For my own part, I can see some value to galleries. In the most general terms it increases interest and it attracts visitors. However for a gallery that represents a local artist, his or her open studio can albeit indirectly lead to future business for the gallery - and not necessarily for that artist. It also allows the gallery to have a look at an artists work without declaring their hand.  So - swings and roundabouts, but as a non-participant I am generally in favour. After all as one very well-known artist remarked to me,  "its what you do all day everyday, sitting there waiting for people - I just can't face it". Which is why he's an artist and why galleries exist.

Friday, 30 May 2014


In meteorological terms, tomorrow is the last day of Spring.  The statistics being trailed are all about it being the third warmest spring on record - which suggests that it has been extraordinary. But having only recently mused on the contrasts in both weather and its affect on artistic interpretations of Norfolk, personal experience is that here 2014 has been similar to 2013.

Having just had two days of unrelenting cloud and rain, the sun is out again - but looking back to this time last year I was then writing about cold, wind and rain on Overy Bank just as I could have done this week. In fact May has been as wet as January with much of that falling in the last couple of weeks. 

Talking to one of Norfolk's better known photographers - who shares my love of all things Overy - he commented how remarkably similar the light has been. One of his best known images of a storm front over the Boathouse taken this time last year was almost replicated this year.

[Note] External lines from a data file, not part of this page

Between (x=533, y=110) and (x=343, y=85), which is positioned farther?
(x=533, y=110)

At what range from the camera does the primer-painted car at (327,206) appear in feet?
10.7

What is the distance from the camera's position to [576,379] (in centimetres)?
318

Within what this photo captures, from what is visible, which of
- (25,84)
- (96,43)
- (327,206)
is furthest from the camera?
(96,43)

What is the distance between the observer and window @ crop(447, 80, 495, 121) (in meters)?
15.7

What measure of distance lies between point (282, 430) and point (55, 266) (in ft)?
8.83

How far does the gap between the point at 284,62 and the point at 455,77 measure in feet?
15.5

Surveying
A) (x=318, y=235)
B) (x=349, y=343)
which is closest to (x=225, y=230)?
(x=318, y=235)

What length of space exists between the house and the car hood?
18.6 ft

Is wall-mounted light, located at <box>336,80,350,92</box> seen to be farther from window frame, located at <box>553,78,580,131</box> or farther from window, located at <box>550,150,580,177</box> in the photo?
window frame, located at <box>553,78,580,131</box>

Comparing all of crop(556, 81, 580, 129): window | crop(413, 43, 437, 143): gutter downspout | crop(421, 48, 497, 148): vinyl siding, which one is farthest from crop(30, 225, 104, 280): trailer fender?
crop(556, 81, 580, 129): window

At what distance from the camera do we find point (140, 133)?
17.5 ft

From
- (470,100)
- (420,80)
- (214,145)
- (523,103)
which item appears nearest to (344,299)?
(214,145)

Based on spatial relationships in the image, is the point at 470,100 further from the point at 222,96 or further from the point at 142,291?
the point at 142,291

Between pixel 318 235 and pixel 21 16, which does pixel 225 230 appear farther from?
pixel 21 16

Along the bank, the biggest difference is not the weather but the vegetation, with the Alexanders noticeably bigger and bolder. Whether this is down to warmer temperatures or a different pattern of rainfall we shall never know. It could of course be down to the fertilising effect of the surge, or maybe a different maintenance regime.  Whatever it is that the statistics suggest my guess is that most of us feel its been pretty unremarkable. A typical Norfolk Spring in fact, followed no doubt by a typical Norfolk Summer.

Sunday, 18 May 2014

I can see clearly now

In four weeks time, we are showing a small collection of paintings by an artist untroubled by style or fashion. Sister Deirdre Corfe has been a member of the Carmelite community at Quidenham in south Norfolk for over 40 years, entering a world of prayer and contemplation to live a life free of the fuss and fluff of that occupies most of our time.

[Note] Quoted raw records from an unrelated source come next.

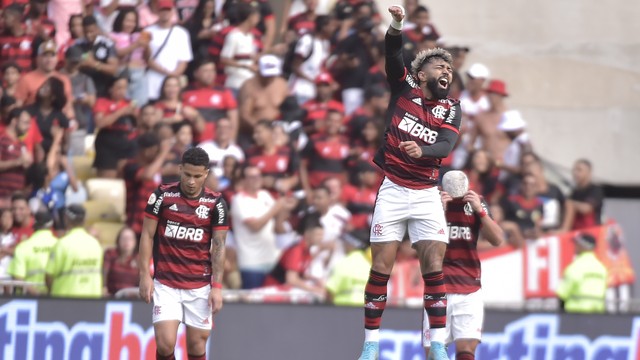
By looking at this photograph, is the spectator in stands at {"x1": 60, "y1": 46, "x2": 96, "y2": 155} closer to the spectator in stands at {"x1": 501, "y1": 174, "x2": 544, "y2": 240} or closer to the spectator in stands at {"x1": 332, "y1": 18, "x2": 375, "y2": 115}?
the spectator in stands at {"x1": 332, "y1": 18, "x2": 375, "y2": 115}

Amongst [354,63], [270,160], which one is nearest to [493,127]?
[354,63]

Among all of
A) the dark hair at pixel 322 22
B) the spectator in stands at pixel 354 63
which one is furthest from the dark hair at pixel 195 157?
the dark hair at pixel 322 22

Her paintings reflect this; they are neither fashionable or decorative. They do however give cause for thought. Thought about why she has painted them, why she has chosen to lead this life and whether all the other stuff - the fuss and the fluff - has any point or value.

in 2008, for her last exhibition with us in Norwich, Sister Wendy Beckett wrote; "Some art is for glancing at, and moving on: some art is for living with.  Art that is not an immediate crowd-pleaser (or displeaser) but has depth to be fathomed and experienced is a rare find, and it is this kind of art that we discover in Deirdre Corfe."  Sister Wendy concluded her comments writing "Corfe’s painting gives amazing pleasure but it is also a challenge.  It demands gently that we look afresh at the world and at ourselves."

I do not spend my life in prayer and contemplation, but even here in this privileged and beautiful bubble, life can sometimes seem complicated and confusing. Each time I meet and talk with Deirdre and look at her work I do feel challenged. Not in a confrontational way, but they do leave me quietly wondering.